-- start of GIVEN RECORDS --
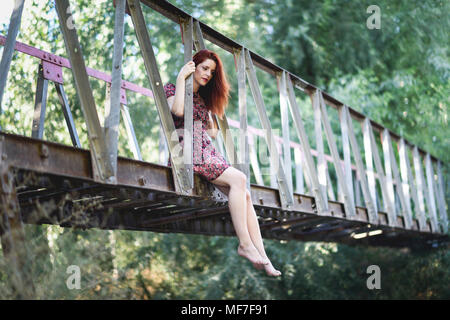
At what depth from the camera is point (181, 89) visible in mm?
3893

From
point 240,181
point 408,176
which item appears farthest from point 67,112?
point 408,176

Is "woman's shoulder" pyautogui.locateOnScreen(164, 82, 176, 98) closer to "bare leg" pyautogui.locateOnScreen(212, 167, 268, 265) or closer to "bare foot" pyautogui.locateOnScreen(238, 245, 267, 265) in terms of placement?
"bare leg" pyautogui.locateOnScreen(212, 167, 268, 265)

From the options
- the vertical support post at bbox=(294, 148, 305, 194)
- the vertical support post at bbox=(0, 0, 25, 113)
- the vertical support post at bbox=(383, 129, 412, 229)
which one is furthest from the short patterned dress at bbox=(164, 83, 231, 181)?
the vertical support post at bbox=(383, 129, 412, 229)

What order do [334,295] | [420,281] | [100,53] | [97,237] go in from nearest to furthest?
1. [97,237]
2. [100,53]
3. [420,281]
4. [334,295]

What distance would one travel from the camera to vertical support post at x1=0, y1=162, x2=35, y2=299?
275cm

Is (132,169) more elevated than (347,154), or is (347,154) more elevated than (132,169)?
(347,154)

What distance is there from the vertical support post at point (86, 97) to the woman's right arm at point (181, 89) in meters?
0.78

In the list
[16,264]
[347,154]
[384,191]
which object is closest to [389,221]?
[384,191]

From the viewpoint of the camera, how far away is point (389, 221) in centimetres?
797

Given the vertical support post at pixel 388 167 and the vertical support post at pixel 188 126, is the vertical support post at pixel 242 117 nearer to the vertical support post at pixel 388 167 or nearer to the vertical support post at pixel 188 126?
the vertical support post at pixel 188 126

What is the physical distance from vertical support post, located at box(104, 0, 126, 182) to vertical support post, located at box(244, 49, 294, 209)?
62.0 inches

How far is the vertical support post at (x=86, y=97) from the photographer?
10.2 feet
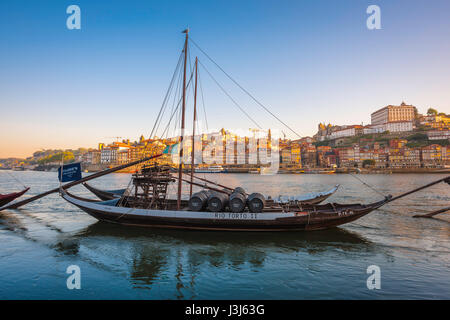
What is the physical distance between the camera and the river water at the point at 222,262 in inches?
336

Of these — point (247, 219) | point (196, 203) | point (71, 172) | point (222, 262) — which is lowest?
point (222, 262)

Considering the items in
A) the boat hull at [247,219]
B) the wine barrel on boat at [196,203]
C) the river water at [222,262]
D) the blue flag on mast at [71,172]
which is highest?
the blue flag on mast at [71,172]

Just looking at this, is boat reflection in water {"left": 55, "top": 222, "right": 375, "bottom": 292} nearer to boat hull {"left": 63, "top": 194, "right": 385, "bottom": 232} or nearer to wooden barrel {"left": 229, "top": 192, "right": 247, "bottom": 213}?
boat hull {"left": 63, "top": 194, "right": 385, "bottom": 232}

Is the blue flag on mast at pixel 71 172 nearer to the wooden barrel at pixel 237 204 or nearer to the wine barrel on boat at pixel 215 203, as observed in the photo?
the wine barrel on boat at pixel 215 203

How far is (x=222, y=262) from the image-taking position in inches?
436

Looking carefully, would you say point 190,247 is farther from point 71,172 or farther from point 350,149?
point 350,149

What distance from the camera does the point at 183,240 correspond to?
46.6 ft

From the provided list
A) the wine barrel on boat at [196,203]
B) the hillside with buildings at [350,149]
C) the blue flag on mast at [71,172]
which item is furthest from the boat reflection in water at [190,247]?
the hillside with buildings at [350,149]

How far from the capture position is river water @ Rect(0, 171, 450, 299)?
8.54 metres

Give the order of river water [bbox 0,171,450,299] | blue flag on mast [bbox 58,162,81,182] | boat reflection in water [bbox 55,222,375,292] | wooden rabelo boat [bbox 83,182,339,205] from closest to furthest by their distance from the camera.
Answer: river water [bbox 0,171,450,299]
boat reflection in water [bbox 55,222,375,292]
blue flag on mast [bbox 58,162,81,182]
wooden rabelo boat [bbox 83,182,339,205]

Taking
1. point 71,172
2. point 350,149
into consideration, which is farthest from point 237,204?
point 350,149

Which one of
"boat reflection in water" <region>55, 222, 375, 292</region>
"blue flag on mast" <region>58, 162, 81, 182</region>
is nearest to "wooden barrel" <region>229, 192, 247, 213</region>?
"boat reflection in water" <region>55, 222, 375, 292</region>
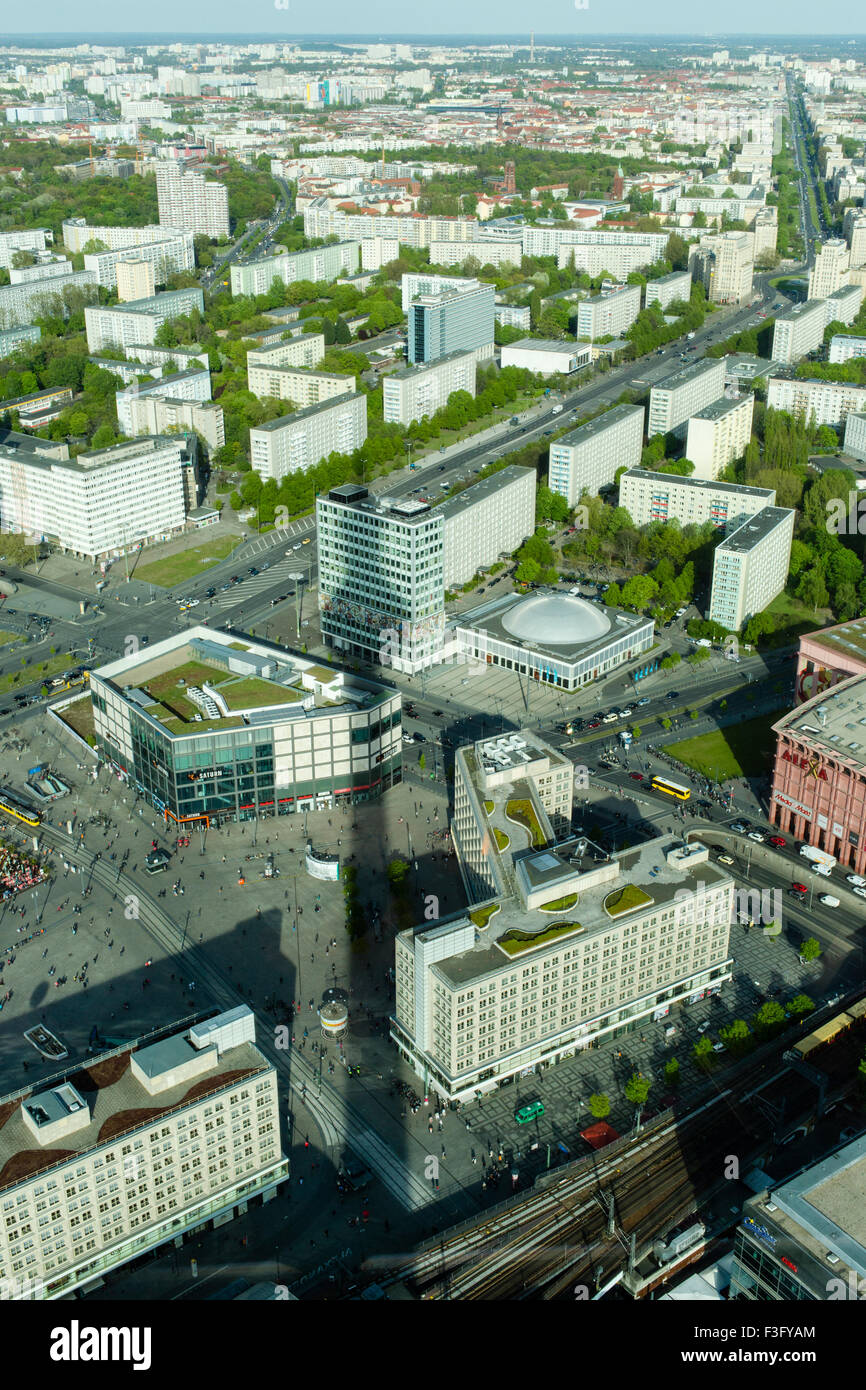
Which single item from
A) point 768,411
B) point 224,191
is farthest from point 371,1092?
-- end of GIVEN RECORDS --
GIVEN TASK: Please express the lines of the material between the line containing "What order do" and the line containing "62.0 inches", inclusive, as a JSON list of strings, one string per line, leaving out blank lines.

WRITTEN REPLY:
[
  "What order do [334,295] | [420,281] | [100,53] | [97,237] go in from nearest to furthest?",
  "1. [97,237]",
  "2. [100,53]",
  "3. [420,281]",
  "4. [334,295]",
  "What distance would one travel from the camera to vertical support post at x1=0, y1=162, x2=35, y2=299?",
  "275cm",
  "Is (132,169) more elevated than (347,154), or is (347,154) more elevated than (132,169)?",
  "(347,154)",
  "What distance is there from the vertical support post at point (86, 97) to the woman's right arm at point (181, 89) in meters?",
  "0.78",
  "In the list",
  "[16,264]",
  "[347,154]",
  "[384,191]",
  "which object is closest to [389,221]?",
  "[384,191]",
  "From the viewpoint of the camera, how far away is point (389, 221) in centimetres?",
  "797",
  "Given the vertical support post at pixel 388 167 and the vertical support post at pixel 188 126, is the vertical support post at pixel 242 117 nearer to the vertical support post at pixel 388 167 or nearer to the vertical support post at pixel 188 126?",
  "the vertical support post at pixel 188 126",
  "What is the physical distance from vertical support post, located at box(104, 0, 126, 182) to vertical support post, located at box(244, 49, 294, 209)?",
  "62.0 inches"
]